FedRAMP® authorization is a prerequisite for organizations seeking to do business with the U.S. government. 

FedRAMP stands for Federal Risk and Authorization Management Program. The U.S. government established FedRAMP in 2011 to provide a unified framework for assessing, authorizing, and monitoring the security of cloud products and services used by government agencies. 

The program streamlines the security assessment process, ensuring consistency and efficiency while maintaining stringent security standards.

While not a requirement for businesses who want to work with state and local governments, FedRAMP authorization is still seen as a highly desirable certification. 

The importance of FedRAMP authorization and compliance

FedRAMP authorization holds immense significance for cloud service providers (CSPs) operating in the government sector. It serves as a mark of credibility, assuring federal agencies that a cloud product or service has undergone rigorous security assessments and complies with stringent requirements. 

By obtaining FedRAMP authorization, technology suppliers demonstrate their commitment to protecting sensitive information and adhering to the highest security standards. For example, until recently, staffers at federal agencies were prohibited from using the WordPress content management system (CMS) in their daily work for certain scenarios and use cases.  

High-profile companies and products that are FedRAMP-authorized include Adobe, Amazon Web Services, Slack, WordPress VIP, and Zendesk.

FISMA impact levels and compliance

FedRAMP compliance refers to the adherence of a CSP to the security requirements and controls outlined by the Federal Information Security and Management Act (FISMA). FISMA’s impact levels are defined by the relative risk to the agency of loss of confidentiality, integrity, or availability of the data contained within the system.

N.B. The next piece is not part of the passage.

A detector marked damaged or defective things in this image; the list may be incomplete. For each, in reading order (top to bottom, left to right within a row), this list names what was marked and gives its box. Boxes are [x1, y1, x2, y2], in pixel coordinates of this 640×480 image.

A FedRAMP CSP is authorized to store and process data at a specific impact level:

• Low Impact: The loss would lead to a limited adverse effect on the organization.

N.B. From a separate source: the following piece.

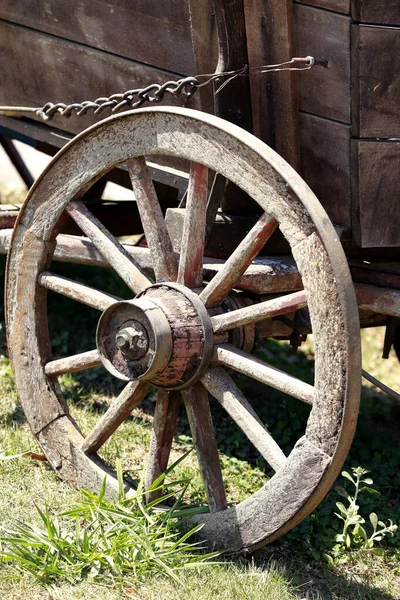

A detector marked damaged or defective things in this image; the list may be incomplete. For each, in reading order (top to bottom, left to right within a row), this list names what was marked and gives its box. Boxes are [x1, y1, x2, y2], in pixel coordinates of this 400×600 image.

rusty chain [0, 56, 328, 122]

• Moderate Impact: The organization would experience serious adverse effects.

• High Impact: The organization would experience severe or catastrophic consequences.

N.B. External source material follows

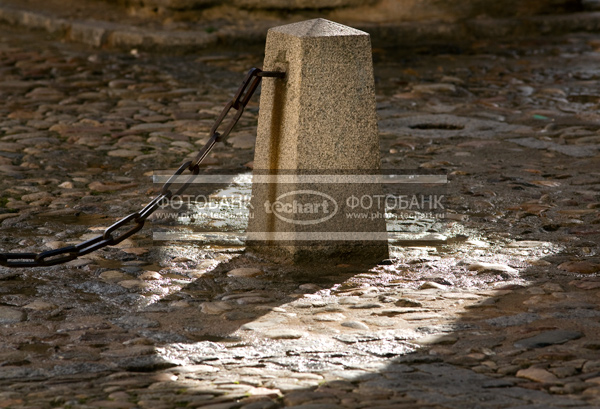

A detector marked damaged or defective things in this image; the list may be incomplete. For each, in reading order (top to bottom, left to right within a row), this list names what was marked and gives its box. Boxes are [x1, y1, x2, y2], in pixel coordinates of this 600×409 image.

rusty chain link [0, 67, 286, 268]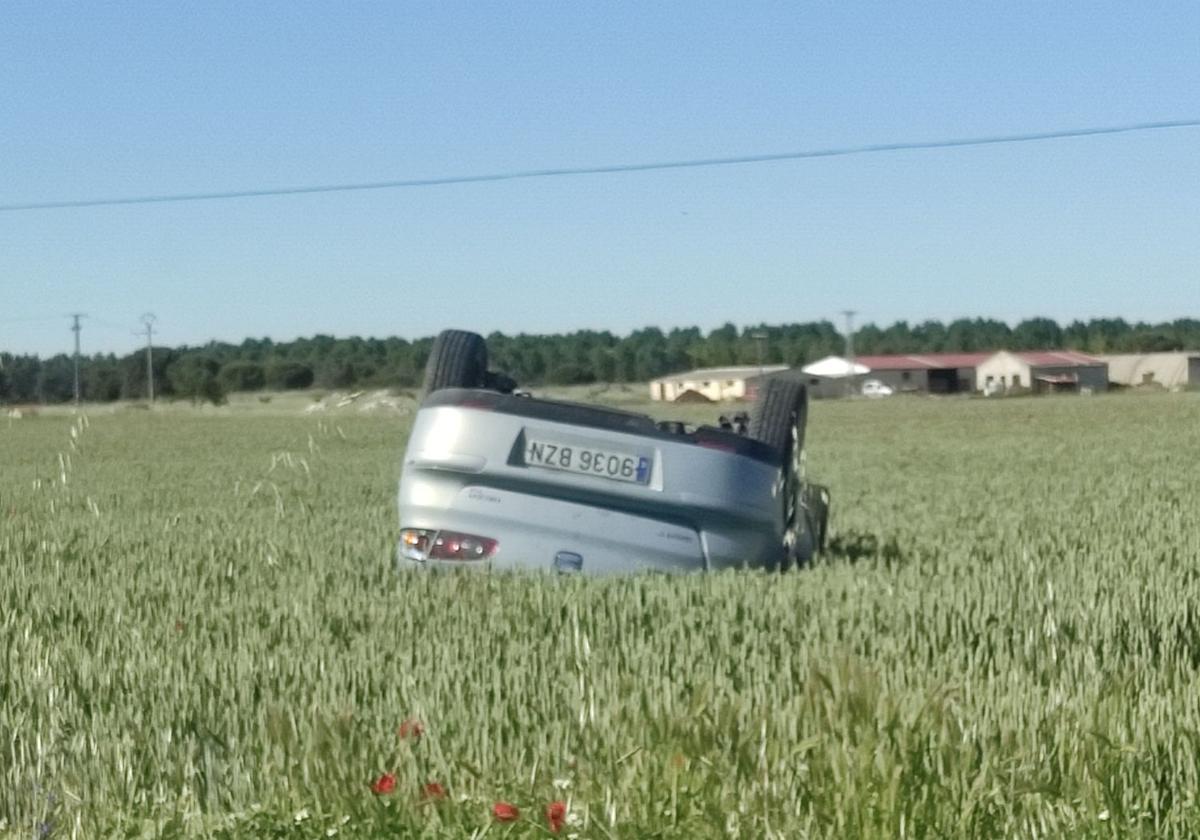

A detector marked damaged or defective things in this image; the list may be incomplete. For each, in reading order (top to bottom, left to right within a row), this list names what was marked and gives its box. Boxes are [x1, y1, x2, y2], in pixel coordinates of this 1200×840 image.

overturned car [398, 331, 830, 573]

The steps to becoming FedRAMP authorized

To become FedRAMP authorized, organizations must undergo a thorough assessment of their cloud offerings, which includes evaluating security controls, vulnerability management, incident response procedures, and data protection mechanisms. 

There are two pathways to become FedRAMP authorized. 

1. Joint Authorization Board Provisional Authority to Operate

The first way to achieve FedRAMP authorization is through a Joint Authorization Board Provisional Authority to Operate (JAB P-ATO). The JAB consists of representatives from the General Services Administration, the Department of Defense, and the Department of Homeland Security. 

CSPs seeking JAB P-ATO must undergo a rigorous assessment by an accredited Third-Party Assessment Organization (3PAO) and then submit their security package to the JAB for review.

The P-ATO allows any agency to accept the CSP’s documentation and grant their own ATO with very little additional review.

2. Agency authorization

The other path to obtain FedRAMP authorization is through FedRAMP’s agency authorization process. In this case, the CSP seeks authorization directly from a specific federal agency or agencies. The process involves engaging an accredited 3PAO to conduct the security assessment and working closely with the agency’s Authorizing Official to align with their specific requirements.

Once this work is complete, the FedRAMP Program Management Office (PMO) reviews the assessment work done and lists the CSP as authorized on the FedRAMP marketplace.

The CSP must address any vulnerabilities identified during the assessment and develop a comprehensive security package to be submitted for the agency’s review. 

If the agency grants ATO, the CSP is authorized to offer their cloud product or service to that particular agency. Other agencies can request the authorization package and grant their own ATO without going through the entire process all over again.